### HOW TO COMPLETE THIS TASK
Report the lines of the data below that contain the string "civet".

(SOURCE RECORDS begins)

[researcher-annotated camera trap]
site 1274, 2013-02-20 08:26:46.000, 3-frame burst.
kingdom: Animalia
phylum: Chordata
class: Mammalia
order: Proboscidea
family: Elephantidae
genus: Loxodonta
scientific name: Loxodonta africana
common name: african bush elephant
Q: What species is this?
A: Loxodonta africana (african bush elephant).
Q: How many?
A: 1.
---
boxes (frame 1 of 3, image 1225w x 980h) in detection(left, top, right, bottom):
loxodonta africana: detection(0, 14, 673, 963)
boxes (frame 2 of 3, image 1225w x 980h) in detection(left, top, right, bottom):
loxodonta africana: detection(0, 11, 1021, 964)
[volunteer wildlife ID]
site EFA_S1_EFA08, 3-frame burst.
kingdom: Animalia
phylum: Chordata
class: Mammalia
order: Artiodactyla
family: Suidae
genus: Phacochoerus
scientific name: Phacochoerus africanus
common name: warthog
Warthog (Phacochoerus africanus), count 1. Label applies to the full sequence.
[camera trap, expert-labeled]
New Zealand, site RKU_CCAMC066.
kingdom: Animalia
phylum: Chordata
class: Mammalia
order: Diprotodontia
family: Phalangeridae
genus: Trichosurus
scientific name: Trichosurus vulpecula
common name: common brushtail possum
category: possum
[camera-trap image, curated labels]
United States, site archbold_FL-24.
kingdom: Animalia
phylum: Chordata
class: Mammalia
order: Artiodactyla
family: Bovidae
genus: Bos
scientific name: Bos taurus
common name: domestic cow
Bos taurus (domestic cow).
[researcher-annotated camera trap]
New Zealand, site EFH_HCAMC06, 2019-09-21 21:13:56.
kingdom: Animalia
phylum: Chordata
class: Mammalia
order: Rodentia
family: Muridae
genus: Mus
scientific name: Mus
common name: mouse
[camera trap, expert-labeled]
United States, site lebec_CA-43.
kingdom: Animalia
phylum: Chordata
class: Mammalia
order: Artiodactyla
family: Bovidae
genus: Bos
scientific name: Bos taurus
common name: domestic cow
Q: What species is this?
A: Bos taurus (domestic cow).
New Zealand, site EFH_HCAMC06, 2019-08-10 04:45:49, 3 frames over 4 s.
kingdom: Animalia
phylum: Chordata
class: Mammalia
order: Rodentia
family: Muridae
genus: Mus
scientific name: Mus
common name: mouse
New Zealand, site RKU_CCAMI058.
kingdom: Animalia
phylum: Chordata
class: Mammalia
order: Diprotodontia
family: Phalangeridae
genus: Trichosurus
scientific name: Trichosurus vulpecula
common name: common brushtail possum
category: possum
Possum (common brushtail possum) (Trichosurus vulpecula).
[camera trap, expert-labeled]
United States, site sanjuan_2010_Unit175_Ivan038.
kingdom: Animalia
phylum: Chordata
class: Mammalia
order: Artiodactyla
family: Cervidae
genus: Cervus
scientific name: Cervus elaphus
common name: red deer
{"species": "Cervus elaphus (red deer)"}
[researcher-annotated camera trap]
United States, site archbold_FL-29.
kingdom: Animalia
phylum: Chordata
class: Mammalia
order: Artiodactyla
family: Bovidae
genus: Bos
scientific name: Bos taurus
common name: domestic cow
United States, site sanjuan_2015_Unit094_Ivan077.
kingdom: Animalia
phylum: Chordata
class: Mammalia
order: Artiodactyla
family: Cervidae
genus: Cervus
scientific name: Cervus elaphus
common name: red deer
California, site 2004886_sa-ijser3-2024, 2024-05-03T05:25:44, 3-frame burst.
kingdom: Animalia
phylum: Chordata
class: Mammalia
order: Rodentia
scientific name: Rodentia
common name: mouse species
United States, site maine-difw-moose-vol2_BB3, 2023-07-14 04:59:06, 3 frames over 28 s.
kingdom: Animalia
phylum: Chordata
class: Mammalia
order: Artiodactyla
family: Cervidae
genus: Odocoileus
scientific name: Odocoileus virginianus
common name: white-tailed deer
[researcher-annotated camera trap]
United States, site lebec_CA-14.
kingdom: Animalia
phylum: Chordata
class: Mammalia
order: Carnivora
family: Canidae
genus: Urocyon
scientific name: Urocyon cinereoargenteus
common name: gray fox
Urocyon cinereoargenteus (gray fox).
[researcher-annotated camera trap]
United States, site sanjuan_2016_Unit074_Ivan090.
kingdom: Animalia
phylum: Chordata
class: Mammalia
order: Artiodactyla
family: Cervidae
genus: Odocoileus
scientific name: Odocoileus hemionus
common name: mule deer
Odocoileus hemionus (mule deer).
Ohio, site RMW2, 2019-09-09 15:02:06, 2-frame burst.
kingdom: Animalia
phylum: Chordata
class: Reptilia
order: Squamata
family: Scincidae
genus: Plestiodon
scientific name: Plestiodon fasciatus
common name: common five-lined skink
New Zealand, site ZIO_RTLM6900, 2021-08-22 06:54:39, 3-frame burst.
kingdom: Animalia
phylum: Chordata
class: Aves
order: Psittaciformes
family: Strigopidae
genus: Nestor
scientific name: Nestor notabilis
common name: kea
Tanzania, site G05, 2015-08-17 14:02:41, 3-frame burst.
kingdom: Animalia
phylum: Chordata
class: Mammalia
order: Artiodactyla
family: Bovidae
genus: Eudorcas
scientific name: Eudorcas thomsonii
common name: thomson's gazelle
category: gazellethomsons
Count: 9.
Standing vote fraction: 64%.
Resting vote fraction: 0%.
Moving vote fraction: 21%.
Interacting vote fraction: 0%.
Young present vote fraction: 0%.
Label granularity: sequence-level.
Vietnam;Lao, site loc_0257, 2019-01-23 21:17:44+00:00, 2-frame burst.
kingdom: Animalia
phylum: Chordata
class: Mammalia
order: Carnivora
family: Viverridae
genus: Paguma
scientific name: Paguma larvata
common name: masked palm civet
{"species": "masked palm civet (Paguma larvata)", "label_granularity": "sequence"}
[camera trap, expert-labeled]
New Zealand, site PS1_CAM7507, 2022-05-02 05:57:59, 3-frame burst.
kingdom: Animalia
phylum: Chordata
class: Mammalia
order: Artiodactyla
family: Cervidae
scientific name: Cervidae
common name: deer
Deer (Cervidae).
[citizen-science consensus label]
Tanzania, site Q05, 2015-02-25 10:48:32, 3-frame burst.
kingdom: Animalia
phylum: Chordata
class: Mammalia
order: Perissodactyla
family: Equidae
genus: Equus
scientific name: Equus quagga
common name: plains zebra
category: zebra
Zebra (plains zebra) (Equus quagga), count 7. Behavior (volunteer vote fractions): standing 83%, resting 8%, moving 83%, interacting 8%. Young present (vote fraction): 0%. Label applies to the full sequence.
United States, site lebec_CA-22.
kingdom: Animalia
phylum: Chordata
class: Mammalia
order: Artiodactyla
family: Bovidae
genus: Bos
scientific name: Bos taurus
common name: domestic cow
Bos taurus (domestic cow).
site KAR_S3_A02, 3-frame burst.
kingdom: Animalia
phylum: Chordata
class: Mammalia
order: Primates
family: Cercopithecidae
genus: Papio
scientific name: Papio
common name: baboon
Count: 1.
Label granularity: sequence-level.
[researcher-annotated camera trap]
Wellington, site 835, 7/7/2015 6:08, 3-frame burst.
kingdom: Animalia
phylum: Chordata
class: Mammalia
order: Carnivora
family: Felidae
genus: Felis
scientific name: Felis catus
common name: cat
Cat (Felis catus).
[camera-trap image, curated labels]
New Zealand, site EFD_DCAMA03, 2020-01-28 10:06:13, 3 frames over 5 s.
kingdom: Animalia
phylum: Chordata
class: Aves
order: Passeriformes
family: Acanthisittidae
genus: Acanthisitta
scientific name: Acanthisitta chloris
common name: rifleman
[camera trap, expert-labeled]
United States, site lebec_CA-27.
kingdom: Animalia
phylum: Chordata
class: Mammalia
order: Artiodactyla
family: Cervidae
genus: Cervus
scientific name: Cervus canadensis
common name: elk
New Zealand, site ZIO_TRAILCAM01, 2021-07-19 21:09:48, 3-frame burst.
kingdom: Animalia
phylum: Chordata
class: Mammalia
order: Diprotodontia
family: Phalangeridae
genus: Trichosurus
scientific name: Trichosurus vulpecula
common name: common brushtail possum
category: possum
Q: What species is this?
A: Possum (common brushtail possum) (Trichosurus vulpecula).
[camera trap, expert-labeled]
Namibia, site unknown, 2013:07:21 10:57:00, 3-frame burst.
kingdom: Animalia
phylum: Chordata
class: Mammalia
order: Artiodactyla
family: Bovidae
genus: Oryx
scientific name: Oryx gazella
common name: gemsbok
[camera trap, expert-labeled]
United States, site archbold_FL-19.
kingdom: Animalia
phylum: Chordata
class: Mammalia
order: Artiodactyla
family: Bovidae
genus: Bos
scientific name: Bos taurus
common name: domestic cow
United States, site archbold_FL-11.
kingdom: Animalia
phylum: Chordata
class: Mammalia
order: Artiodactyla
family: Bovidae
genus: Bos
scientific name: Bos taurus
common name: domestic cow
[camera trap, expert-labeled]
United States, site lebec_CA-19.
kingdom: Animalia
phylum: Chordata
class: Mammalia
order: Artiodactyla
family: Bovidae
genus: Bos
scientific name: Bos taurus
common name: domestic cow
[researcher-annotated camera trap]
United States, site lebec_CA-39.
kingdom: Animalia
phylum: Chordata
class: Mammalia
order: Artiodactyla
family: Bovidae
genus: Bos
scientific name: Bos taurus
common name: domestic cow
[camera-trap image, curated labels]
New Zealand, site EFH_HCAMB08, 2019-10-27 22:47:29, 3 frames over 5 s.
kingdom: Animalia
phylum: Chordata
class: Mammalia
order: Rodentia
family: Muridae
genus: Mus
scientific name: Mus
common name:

(SOURCE RECORDS ends)

### THE ANSWER
common name: masked palm civet
{"species": "masked palm civet (Paguma larvata)", "label_granularity": "sequence"}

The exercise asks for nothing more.